» QUOTED TEXT:
╔══

Figure 1 illustrates the network topology we used for our experiments.

Figure 1: Representation of the network topology used for our experiments.

SAP HANA Benchmark Workload (BWH) benchmark test

SAP HANA’s BWH is a standardized test to verify the performance of an in-memory database system under large data loads and high-load conditions. During this test, SAP HANA performs large-scale data loading and processing, requiring high CPU and memory resources. Our goal was to verify whether we could successfully perform live migration of virtual machines during the BWH process.

Live migration test

The BWH process is divided into three phases, and we performed live migration testing during each phase and scenario:

Phase 1: data load phase
In the data load phase, we load a number of datasets (a dataset contains approximately 1.3 billion records) and test live migration under different load conditions. This phase includes three scenarios:

Idle scenario: In this scenario, we finished loading a dataset, and then the database is idle. The CPU and memory load is low, and live migration should be completed successfully.
Busy scenario: In this scenario, we load a second dataset, and the virtual machine’s CPU and memory load rise sharply, placing the system under high load. Because of the large number of dirty pages generated, it is normally challenging for the live migration process to converge during this window, but it should still be able to complete successfully as long as the bandwidth is large enough to push the dirtied pages. When the network is not fast enough to catch the speed of page dirtying, migration might be canceled after a specific timeout.
Cooled off scenario: After the data loading is complete, the system enters a cooling phase where CPU load decreases, but memory is almost fully utilized (about 99%). Live migration should be able to complete without errors at this stage.

Phase 2: query execution (throughout) phase
In this phase, we focus on testing the performance of the virtual machine during query operations after the data load. The virtual machine remains under continuous load and resource utilization is high. We need to ensure that the query completes successfully and that there are no errors in its results.

╚══

» EXTRACTED INFORMATION:
╔══

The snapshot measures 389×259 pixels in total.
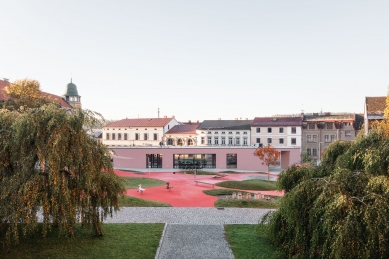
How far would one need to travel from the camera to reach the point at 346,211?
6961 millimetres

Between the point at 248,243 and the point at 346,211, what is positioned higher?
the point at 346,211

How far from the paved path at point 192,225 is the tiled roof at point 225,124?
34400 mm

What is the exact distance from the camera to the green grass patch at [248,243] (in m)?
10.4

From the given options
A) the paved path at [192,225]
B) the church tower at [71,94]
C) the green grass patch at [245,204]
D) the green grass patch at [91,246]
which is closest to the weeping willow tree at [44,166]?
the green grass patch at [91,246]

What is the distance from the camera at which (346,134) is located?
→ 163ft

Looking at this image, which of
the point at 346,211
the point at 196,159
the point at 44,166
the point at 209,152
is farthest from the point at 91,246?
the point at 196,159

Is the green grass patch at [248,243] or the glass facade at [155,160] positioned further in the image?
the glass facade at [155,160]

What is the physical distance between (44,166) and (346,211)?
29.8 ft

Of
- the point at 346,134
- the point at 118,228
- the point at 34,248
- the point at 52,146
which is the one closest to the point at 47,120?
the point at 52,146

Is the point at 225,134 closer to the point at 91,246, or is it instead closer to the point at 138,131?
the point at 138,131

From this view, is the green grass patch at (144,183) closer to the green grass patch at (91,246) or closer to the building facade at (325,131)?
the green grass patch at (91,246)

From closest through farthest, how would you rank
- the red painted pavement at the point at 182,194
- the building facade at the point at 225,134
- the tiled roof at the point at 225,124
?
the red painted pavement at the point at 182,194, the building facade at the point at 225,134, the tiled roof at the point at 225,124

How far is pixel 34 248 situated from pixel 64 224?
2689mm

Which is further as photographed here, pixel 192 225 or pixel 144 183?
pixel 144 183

╚══

» SET TASKS:
A) Please list the scenarios of the data load phase that the live migration text describes.
B) Write out the part of the live migration text that begins at the words "Idle scenario: In" and stops after "a specific timeout.", changing every "scenario" to "case".

» RESPONSES FOR EACH TASK:
A)
Idle scenario
Busy scenario
Cooled off scenario

B)
Idle case: In this case, we finished loading a dataset, and then the database is idle. The CPU and memory load is low, and live migration should be completed successfully.
Busy case: In this case, we load a second dataset, and the virtual machine’s CPU and memory load rise sharply, placing the system under high load. Because of the large number of dirty pages generated, it is normally challenging for the live migration process to converge during this window, but it should still be able to complete successfully as long as the bandwidth is large enough to push the dirtied pages. When the network is not fast enough to catch the speed of page dirtying, migration might be canceled after a specific timeout.